═══ Data listing ═══

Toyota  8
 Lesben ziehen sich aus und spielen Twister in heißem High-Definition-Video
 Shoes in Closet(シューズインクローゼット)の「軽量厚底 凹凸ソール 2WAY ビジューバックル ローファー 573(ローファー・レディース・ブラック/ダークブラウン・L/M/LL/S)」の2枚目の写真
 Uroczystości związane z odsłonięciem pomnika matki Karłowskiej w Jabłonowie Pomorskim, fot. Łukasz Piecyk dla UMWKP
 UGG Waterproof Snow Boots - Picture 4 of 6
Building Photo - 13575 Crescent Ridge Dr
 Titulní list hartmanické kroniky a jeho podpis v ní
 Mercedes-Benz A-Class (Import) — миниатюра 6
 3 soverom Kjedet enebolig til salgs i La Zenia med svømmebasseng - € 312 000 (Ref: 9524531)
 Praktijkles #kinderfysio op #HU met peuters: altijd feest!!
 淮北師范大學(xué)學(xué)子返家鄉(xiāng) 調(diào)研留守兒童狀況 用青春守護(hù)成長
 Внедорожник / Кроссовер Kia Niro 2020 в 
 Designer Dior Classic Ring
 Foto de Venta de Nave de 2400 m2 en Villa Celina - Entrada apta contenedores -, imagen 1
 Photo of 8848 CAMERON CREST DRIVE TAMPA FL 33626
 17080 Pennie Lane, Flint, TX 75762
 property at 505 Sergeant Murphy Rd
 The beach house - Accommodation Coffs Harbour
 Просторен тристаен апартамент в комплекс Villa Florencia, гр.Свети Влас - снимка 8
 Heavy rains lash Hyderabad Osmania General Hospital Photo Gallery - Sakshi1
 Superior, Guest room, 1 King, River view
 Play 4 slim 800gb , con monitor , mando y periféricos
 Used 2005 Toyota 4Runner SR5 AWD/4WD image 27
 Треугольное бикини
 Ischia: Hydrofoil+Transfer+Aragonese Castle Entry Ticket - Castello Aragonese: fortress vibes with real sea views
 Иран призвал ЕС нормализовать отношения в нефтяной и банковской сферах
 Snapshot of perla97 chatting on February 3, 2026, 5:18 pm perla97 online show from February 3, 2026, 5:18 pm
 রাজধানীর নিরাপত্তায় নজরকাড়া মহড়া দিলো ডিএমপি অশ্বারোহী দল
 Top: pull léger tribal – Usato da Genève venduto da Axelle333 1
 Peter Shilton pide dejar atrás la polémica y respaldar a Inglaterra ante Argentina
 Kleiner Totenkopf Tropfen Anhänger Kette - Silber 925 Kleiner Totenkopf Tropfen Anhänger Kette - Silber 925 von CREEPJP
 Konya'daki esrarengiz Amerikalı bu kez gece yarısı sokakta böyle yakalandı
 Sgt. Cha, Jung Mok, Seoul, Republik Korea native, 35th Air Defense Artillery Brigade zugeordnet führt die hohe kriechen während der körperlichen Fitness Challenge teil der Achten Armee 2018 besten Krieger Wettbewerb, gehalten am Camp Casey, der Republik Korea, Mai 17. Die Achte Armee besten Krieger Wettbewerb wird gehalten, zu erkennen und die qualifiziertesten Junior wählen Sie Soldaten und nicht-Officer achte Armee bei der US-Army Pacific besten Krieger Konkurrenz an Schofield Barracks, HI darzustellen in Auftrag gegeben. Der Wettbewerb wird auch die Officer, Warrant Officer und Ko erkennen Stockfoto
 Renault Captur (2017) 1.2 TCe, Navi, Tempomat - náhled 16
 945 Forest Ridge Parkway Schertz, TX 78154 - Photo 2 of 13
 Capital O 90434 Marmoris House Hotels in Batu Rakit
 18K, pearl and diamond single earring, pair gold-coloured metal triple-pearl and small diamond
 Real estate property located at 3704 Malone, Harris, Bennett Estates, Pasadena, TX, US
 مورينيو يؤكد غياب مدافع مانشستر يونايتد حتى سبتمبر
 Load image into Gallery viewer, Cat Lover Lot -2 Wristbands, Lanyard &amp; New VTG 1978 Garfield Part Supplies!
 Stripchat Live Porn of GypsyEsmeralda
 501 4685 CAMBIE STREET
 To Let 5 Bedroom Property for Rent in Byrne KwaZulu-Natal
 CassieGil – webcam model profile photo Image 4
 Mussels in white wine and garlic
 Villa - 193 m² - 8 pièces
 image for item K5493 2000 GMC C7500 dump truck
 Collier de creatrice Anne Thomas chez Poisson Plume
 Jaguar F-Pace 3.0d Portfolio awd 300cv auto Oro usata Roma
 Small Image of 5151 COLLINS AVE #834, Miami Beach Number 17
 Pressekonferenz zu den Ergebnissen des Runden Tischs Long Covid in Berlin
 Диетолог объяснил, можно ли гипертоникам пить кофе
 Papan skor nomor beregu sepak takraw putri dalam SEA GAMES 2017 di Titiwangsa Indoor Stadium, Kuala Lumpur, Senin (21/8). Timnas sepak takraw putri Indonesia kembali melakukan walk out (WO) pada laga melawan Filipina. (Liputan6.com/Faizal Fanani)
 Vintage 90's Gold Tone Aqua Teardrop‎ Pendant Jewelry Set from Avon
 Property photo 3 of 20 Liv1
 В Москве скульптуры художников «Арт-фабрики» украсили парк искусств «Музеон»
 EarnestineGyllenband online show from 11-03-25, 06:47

═══

Extract every line above that contains the word "from".

 Snapshot of perla97 chatting on February 3, 2026, 5:18 pm perla97 online show from February 3, 2026, 5:18 pm
 Vintage 90's Gold Tone Aqua Teardrop‎ Pendant Jewelry Set from Avon
 EarnestineGyllenband online show from 11-03-25, 06:47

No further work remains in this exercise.